**SOURCE DOCUMENT:**
'''

Sipho Mabena

By Sipho Mabena

Premium Journalist


License illegal mining operations to create much needed jobs – report

Survey notes that police are overwhelmed by heavily armed, highly organised and connected network of illegal mining syndicates.


The national crackdown on illegal mining has been welcomed as a turning point in rooting out the scourge, with calls for government to incentivise the expansion of mining operations to abandoned shafts to create jobs.

After this week’s blitz that netted more than 45 suspects and left one casualty on Gauteng’s West Rand, Police Minister Bheki Cele said they would be concentrating on all illegal operations in four problematic provinces.

This after the gang rape of eight women during a music video shoot at the Krugersdorp’s West Village mining dumps allegedly by a group of illegal miners or zama zamas.

ALSO READ: krugersdorp gang rape suspects in court

Hotspots are typically areas where there is easy access to gold, platinum and chrome mining areas like Gauteng’s Carletonville, west of Johannesburg, mining areas in the North West – Rustenburg platinum and chrome belt as well as the Free State and Northern Cape.

'''

**WHAT YOU WILL DO:**
A) Say whether each statement agrees with the illegal mining article: (i) the blitz on the West Rand netted more than 45 suspects; (ii) Bheki Cele said police would concentrate on illegal operations in five provinces; (iii) the gang rape took place during a music video shoot. Answer yes or no for each, quoting the deciding words of the article.
B) Please reproduce everything in the illegal mining article from "License illegal mining" down to "illegal mining syndicates.".

**LISTED ENTRIES:**
'''

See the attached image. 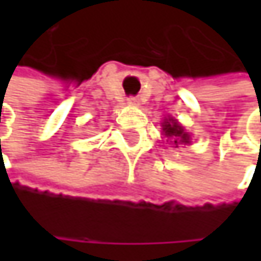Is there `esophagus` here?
Segmentation results:
<instances>
[{"label":"esophagus","mask_w":261,"mask_h":261,"mask_svg":"<svg viewBox=\"0 0 261 261\" xmlns=\"http://www.w3.org/2000/svg\"><path fill=\"white\" fill-rule=\"evenodd\" d=\"M128 104H131V106H137V104H139V99L134 98V96H131V98H128Z\"/></svg>","instance_id":"1"}]
</instances>
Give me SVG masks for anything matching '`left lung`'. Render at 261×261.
<instances>
[{"label":"left lung","mask_w":261,"mask_h":261,"mask_svg":"<svg viewBox=\"0 0 261 261\" xmlns=\"http://www.w3.org/2000/svg\"><path fill=\"white\" fill-rule=\"evenodd\" d=\"M163 133H165L166 137L174 139V143H189V140H190V136L174 119H169V121L163 122Z\"/></svg>","instance_id":"8db88e82"}]
</instances>
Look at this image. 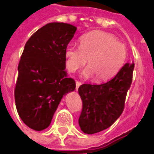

'''

**SOLUTIONS IN ORDER:**
A)
(i) Yes: "netted more than 45 suspects and left one casualty on Gauteng’s West Rand"
(ii) No: "concentrating on all illegal operations in four problematic provinces"
(iii) Yes: "during a music video shoot at the Krugersdorp’s West Village mining dumps"

B)
License illegal mining operations to create much needed jobs – report

Survey notes that police are overwhelmed by heavily armed, highly organised and connected network of illegal mining syndicates.